I breathed a sigh of relief once it was clear that he used the word ‘jihad’ in the sense of ‘striving towards a praiseworthy goal’ (the greater jihad), rather than ‘holy war’ (the lesser jihad). But there are fanatics who do go by the latter definition – or rather, by their own version of it. They have a misguided sense of tidiness, in wanting everyone’s belief-sets to be congruent with their own. Such Jihadists are so concerned about the allegedly mistaken viewpoints of others that they try to erase those opinions, together with their holders. So in its own twisted way, violent extremism is an appeal to purity, too. Except the theological equivalent of putting sugar on your porridge can get you killed. The Irish Eighteenth Century thinker Edmund Burke evaluated this revolutionary mindset pithily: “By hating vices too much, they have come to love men too little” (Reflections on the French Revolution, 1790). But it is hard to disentangle how much of the violence is really linked to a concern for virtue, rather than to high testosterone, low self-esteem, frustration, and a toxic combination of circumstances.

Those suffering attacks on their values are in a difficult position. Turning the other cheek may be a suitably pacifist reaction to a face slap, but the slaughter of innocents is a different matter. Philosophers can help to calibrate an ethical response, and perhaps show the folly of some populist sabre-rattlers (such as the minor UK politician who recently demanded the reinstatement of the death penalty… for suicide bombers).

One written ethical defence against religiously-motivated aggression is: “Those who have been attacked are permitted to take up arms because they have been wronged.” The list includes “those who have been driven unjustly from their homes only for saying, ‘Our Lord is God.’” Otherwise: “many monasteries, churches, synagogues, and mosques, where God’s name is much invoked, would have been destroyed.” Perhaps surprisingly to some, this precept is from the Qur’an (22:40). It gives permission for reasonable self-defence, to Jews and Christians as well as Muslims. An extension of this is the ‘just war principle’ of international law, which the medieval philosopher and theologian Thomas Aquinas (among others) helped develop, in his Summa Theologica (1274). This does not allow anybody to take up arms and join battle for the sake of just any perceived wrongs, but sets out certain conditions for war to be ethically justifiable.
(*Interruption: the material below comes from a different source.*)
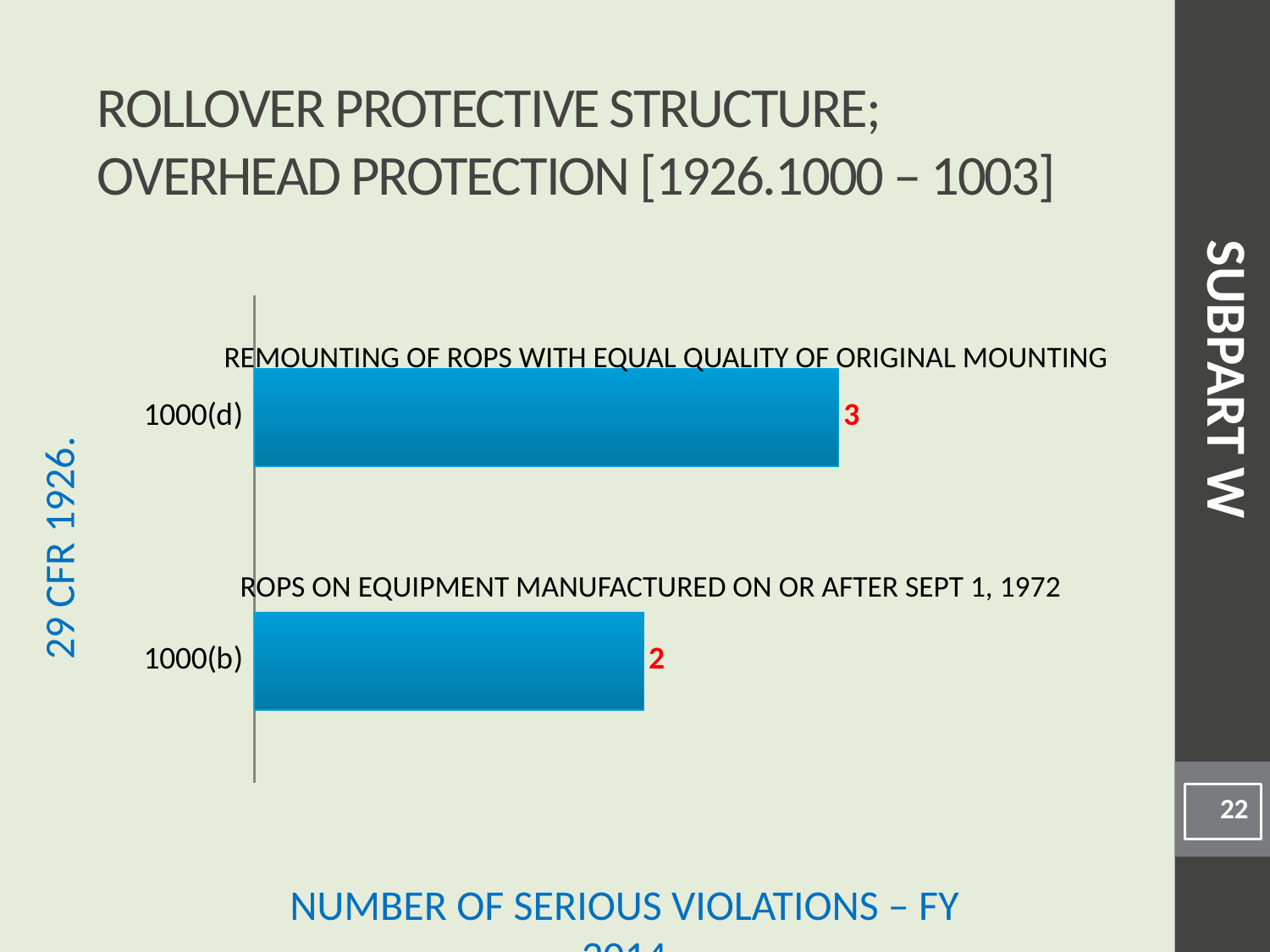
What is the total number of serious violations across both categories? 5 What kind of chart is shown on the slide? Bar chart What is the number of serious violations for 1000(b)? 2 What is the difference between the values for 1000(d) and 1000(b)? 1 What is the number of serious violations for 1000(d)? 3 Which category has the highest number of serious violations? 1000(d) How many categories are shown in the chart? 2 Which category has the lowest number of serious violations? 1000(b) What description is given for the 1000(d) bar? REMOUNTING OF ROPS WITH EQUAL QUALITY OF ORIGINAL MOUNTING What description is given for the 1000(b) bar? ROPS ON EQUIPMENT MANUFACTURED ON OR AFTER SEPT 1, 1972 Which has more serious violations, 1000(d) or 1000(b)? 1000(d)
Aquinas’s first requirement is that of auctoritas principis: having the legitimate authority of your country’s leader: not so straightforward if the commander-in-chief is mad (naturally, I am referring to George III here). Second, there must be a causa iusta: a just cause. Third, is the need for intentio bellantium recta: that the belligerents “intend the advancement of good, or the avoidance of evil.”

These principles form the core of Western thinking about the ethics of going to war. But they also appear in the rules of jihad (with certain modifications, such as the Caliph – the religious leader – being the legitimate authority, and “the advancement of good” taking on a more explicitly religious tone). In the Seventh Century CE, the first Caliph, Abu Bakr al-Siddiq, formulated ten rules for battlefield conduct. These protected women, children, the elderly and monks from harm, and forbade the destruction of inhabited areas.
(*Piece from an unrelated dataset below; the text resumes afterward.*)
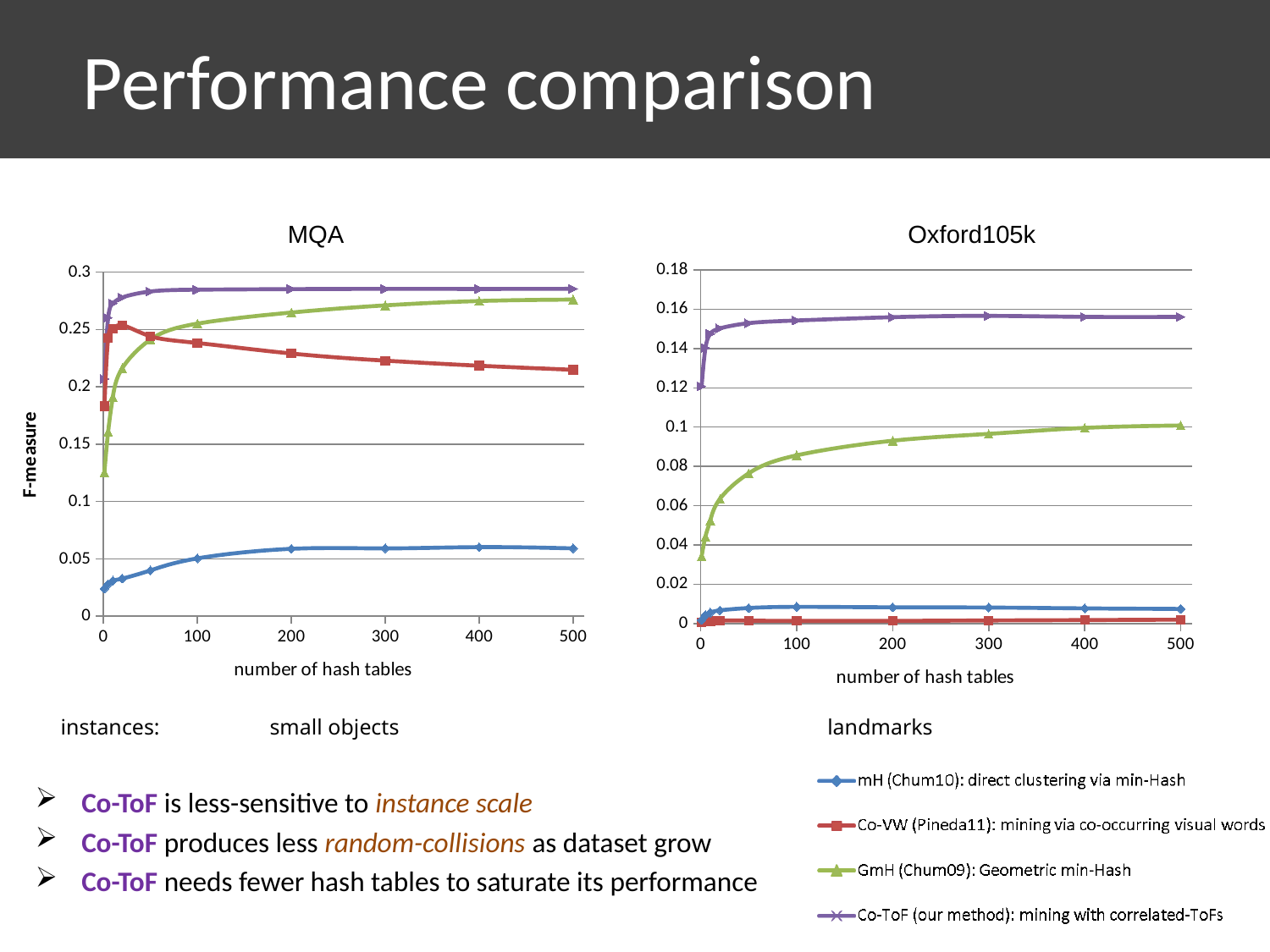
In the Oxford105k chart, which series has the highest F-measure at 500 hash tables? Co-ToF (our method) In the MQA chart, is the F-measure of Co-ToF at 500 hash tables greater or less than 0.25? greater In the Oxford105k chart, which is larger at 500 hash tables: the F-measure of GmH (Chum09) or of mH (Chum10)? GmH (Chum09) In the MQA chart, which series has the highest F-measure at 500 hash tables? Co-ToF (our method) In the MQA chart, is the F-measure of mH (Chum10) at 500 hash tables greater or less than 0.1? less How many series does the legend list for the charts? 4 What kind of chart is the MQA chart? line chart In the Oxford105k chart, which series has the lowest F-measure at 500 hash tables? Co-VW (Pineda11) In the Oxford105k chart, is the F-measure of GmH (Chum09) at 500 hash tables greater or less than 0.12? less In the MQA chart, does the F-measure of Co-VW (Pineda11) rise or fall between 100 and 500 hash tables? fall In the MQA chart, which series has the lowest F-measure at 500 hash tables? mH (Chum10) What is the label of the x axis on the Oxford105k chart? number of hash tables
When judged against the criteria of Aquinas, al-Siddiq and others, it’s clear that much religious violence is neither ‘just war’, nor jihad, nor even religious in origin. If the belligerents would only sit and read the key writings on these matters, they might have second thoughts. Unfortunately, the quiet reading of philosophical and theological texts is probably not as exciting as causing mayhem.

Although the Islamic Republic of Pakistan has its troubles, it was heartening to see the boy dismount the cannon and stroll around his home town of Lahore, together with his father, mother, brother and sister. They were all confidently dressed in identical jackets bearing the same peaceful slogan.

© Dr Seán Moran 2017

Seán Moran is in Waterford Institute of Technology, and is a founder of Pandisciplinary.Net, a global network of people, projects, and events.